When the generational assumptions don't pay off or the complexity isn't worth it. Go made this call: it relies on escape analysis and stack allocation to absorb the short-lived allocations a nursery would catch, so a young generation buys less; staying non-generational keeps the collector simpler, avoids generational write-barrier/remembered-set machinery, and keeps it non-moving (good for cgo). You'd also consider it for workloads whose allocations don't follow the weak generational hypothesis — e.g., objects with a roughly uniform or bimodal-but-long lifetime — where a nursery just adds promotion churn without reducing work. The trade is potentially lower throughput than a tuned generational compactor and no defragmentation.

Question 21¶

Insertion barrier (incremental-update) vs deletion barrier (SATB) — which would you pick for a concurrent collector and why?
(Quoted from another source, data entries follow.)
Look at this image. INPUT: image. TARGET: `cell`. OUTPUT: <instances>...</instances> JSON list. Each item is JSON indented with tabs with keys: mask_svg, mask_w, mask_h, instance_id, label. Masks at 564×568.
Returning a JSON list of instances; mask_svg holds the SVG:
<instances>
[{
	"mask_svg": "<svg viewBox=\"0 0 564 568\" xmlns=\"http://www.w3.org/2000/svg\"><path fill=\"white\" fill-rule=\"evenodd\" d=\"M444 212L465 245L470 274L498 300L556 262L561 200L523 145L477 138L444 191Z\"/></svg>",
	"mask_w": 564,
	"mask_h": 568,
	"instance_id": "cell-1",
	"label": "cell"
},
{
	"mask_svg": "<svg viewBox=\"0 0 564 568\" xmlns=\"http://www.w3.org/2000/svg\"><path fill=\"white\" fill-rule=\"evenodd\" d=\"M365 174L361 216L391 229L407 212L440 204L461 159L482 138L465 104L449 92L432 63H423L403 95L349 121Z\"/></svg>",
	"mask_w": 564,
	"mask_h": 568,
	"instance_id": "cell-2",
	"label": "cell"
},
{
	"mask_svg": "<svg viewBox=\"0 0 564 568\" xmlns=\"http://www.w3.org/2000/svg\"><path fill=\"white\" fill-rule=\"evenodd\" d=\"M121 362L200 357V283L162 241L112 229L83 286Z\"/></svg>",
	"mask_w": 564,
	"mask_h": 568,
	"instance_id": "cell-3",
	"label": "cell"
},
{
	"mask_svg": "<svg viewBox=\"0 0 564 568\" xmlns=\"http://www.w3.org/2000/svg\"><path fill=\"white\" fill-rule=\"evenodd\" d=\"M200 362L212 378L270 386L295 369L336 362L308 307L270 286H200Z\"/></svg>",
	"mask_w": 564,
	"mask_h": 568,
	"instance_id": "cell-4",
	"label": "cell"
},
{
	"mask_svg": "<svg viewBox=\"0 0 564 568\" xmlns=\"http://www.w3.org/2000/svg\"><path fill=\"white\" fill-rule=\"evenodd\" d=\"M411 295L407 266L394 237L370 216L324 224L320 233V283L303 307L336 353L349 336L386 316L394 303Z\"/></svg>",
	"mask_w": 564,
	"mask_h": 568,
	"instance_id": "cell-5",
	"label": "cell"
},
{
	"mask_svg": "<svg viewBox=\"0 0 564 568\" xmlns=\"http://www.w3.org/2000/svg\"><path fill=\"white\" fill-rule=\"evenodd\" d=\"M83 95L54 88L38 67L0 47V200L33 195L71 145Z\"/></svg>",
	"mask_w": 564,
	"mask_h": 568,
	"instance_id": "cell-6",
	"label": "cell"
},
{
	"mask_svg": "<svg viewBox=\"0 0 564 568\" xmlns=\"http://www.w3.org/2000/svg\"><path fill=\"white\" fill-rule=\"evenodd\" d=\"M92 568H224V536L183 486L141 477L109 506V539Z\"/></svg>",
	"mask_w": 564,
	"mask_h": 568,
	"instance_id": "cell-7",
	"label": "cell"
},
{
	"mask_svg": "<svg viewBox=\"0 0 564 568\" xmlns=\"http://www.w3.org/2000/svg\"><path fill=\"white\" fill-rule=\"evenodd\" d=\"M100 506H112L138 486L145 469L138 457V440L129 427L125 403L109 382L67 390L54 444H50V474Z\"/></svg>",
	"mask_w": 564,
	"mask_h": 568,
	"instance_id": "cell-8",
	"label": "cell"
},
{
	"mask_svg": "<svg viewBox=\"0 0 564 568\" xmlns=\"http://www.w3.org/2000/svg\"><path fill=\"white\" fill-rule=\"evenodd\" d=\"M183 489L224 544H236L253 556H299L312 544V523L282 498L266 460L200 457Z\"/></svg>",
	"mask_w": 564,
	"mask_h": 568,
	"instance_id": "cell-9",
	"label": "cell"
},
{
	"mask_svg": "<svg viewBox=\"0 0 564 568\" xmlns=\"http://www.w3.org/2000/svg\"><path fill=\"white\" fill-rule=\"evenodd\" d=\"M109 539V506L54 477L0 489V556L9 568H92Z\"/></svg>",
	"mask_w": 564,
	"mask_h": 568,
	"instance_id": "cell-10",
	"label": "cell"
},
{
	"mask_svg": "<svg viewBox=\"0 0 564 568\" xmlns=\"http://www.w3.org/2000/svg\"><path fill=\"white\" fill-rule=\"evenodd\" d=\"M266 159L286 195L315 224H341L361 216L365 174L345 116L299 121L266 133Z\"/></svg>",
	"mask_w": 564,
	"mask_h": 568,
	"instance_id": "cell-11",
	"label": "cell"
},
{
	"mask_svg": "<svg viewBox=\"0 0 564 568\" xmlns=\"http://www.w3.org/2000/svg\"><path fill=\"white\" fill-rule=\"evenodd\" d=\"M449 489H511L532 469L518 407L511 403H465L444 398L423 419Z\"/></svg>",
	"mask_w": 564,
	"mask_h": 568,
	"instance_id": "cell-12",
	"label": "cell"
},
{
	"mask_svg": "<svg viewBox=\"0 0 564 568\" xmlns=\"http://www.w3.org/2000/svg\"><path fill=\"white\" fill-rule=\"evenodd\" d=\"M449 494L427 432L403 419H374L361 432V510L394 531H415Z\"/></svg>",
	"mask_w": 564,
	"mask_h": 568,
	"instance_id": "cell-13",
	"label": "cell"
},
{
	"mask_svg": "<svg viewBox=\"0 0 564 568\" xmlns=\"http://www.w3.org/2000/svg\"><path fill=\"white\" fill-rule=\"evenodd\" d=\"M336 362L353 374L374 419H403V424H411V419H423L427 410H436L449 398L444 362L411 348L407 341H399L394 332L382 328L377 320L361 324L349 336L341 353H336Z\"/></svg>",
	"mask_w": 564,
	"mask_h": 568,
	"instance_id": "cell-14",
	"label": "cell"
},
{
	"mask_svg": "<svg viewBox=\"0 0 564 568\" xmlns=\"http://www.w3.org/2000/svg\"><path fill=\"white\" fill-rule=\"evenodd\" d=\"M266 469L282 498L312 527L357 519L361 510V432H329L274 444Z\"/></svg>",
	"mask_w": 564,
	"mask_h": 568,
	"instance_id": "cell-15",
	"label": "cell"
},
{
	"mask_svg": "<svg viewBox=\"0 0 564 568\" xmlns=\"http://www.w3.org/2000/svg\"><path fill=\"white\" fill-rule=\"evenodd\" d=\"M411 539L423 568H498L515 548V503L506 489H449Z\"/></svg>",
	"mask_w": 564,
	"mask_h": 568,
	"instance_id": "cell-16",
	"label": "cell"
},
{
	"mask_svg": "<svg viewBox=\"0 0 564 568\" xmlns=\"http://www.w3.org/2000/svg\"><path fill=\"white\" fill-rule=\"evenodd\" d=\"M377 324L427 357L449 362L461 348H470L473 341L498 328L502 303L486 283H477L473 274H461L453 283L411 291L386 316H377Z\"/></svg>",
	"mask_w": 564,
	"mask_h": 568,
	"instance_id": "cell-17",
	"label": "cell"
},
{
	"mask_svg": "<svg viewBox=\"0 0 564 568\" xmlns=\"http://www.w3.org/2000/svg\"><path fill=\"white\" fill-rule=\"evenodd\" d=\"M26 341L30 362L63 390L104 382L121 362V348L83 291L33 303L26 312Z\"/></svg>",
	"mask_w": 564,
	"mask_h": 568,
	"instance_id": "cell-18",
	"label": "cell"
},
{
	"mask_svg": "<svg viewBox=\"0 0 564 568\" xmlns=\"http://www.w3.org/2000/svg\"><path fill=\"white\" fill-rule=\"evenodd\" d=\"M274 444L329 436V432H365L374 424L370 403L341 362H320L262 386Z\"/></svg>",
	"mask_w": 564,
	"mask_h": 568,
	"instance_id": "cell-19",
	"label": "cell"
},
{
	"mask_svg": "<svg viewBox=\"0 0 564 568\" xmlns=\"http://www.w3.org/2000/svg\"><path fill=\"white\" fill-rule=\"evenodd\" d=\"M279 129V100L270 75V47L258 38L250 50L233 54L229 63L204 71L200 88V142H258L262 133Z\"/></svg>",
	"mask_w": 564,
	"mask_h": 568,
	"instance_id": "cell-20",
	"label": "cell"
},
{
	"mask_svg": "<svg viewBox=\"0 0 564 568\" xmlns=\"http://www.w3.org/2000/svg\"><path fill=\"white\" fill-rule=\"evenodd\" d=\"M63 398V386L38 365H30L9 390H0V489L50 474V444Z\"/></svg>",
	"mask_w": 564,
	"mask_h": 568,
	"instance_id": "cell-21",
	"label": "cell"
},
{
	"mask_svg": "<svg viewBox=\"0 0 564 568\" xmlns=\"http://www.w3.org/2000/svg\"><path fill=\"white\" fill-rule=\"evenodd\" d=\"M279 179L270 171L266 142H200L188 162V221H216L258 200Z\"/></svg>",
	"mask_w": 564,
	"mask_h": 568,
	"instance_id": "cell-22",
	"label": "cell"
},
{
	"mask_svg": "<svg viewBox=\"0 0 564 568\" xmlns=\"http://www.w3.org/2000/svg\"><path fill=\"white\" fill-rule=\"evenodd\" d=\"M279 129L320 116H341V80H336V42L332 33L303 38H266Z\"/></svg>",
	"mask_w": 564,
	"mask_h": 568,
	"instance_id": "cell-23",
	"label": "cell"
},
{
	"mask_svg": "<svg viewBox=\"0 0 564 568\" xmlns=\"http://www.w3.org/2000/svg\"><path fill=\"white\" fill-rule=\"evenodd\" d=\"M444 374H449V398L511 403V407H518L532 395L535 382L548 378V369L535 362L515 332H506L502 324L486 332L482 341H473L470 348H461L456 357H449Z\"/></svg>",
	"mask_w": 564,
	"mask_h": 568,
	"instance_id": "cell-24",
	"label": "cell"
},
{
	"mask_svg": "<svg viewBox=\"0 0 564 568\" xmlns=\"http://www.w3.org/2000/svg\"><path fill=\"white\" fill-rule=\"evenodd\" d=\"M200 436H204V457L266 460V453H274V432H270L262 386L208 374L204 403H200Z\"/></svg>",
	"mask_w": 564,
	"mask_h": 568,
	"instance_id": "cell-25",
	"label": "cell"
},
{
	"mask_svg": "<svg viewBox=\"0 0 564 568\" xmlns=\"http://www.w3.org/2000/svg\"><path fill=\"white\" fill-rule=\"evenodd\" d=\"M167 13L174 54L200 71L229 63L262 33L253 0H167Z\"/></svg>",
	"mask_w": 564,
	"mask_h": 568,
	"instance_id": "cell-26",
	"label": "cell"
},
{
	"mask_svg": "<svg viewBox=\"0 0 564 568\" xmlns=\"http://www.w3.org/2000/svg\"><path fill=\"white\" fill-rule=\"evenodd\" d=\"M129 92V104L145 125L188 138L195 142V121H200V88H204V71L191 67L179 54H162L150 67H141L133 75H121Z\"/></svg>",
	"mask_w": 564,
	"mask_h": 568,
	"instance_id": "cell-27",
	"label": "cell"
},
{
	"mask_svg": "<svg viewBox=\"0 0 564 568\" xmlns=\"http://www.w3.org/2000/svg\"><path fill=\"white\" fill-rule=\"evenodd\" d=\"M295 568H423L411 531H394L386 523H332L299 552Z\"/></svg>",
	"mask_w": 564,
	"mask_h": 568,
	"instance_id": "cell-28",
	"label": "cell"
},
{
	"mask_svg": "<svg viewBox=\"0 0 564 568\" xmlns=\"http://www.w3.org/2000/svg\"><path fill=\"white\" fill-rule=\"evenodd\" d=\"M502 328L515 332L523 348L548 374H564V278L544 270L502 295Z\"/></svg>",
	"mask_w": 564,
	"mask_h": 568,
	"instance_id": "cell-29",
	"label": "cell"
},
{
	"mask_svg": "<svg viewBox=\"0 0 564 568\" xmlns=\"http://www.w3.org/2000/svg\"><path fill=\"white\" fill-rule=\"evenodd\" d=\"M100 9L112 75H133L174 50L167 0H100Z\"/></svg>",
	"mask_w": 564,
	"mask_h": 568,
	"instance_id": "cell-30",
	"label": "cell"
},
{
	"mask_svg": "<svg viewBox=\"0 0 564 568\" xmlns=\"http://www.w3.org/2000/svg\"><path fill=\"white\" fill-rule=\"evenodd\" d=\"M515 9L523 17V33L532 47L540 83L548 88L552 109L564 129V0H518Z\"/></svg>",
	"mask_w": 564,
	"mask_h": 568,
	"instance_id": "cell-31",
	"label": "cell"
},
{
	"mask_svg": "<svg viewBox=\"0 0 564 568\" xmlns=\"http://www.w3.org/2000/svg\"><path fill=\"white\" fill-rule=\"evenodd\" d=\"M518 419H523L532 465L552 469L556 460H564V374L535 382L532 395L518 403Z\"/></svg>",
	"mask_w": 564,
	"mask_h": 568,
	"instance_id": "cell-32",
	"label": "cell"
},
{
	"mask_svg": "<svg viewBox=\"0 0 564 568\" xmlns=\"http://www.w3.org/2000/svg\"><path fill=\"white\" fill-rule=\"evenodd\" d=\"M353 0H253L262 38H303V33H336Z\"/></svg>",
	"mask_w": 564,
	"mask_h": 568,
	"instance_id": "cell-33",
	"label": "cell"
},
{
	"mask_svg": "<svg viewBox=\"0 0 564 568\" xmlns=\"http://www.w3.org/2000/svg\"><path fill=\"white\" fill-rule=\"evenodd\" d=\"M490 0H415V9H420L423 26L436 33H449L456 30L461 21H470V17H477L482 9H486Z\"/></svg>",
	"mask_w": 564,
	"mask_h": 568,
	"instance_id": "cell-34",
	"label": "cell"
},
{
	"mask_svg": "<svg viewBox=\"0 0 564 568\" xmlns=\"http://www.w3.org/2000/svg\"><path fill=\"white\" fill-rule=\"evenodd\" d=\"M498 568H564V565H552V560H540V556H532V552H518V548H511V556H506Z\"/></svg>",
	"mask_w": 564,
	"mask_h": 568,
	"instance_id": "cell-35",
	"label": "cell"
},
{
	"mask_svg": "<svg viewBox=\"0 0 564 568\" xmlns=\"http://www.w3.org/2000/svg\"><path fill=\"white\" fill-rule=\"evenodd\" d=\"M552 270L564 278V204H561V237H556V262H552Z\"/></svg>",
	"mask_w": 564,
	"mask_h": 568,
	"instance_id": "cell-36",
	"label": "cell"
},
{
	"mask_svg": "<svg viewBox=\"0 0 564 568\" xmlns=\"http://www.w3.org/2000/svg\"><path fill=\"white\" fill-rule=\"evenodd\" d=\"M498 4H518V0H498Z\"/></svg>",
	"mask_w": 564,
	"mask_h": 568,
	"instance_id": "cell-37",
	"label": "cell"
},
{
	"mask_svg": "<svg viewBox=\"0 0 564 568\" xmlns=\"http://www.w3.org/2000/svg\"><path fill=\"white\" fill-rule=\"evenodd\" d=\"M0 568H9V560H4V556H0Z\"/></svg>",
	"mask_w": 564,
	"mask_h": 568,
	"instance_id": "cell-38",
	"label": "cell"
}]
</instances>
Both preserve a tri-color invariant during concurrent marking but conserve different things. SATB/deletion shades the overwritten (old) target grey, preserving a logical snapshot of the graph at GC start: easy, provable marking termination and no need to re-scan stacks, at the cost of more floating garbage (objects live at snapshot survive the cycle even if dropped). Incremental-update/insertion shades the new target grey on writes into black objects: tracks newly-reachable objects precisely, so less floating garbage, but termination is trickier because the live set can grow during the cycle. I'd pick SATB (like G1/Shenandoah) when predictable termination and stack handling matter most and a little extra transient memory is acceptable; Go uses a hybrid to get the best of both while avoiding stack re-scans.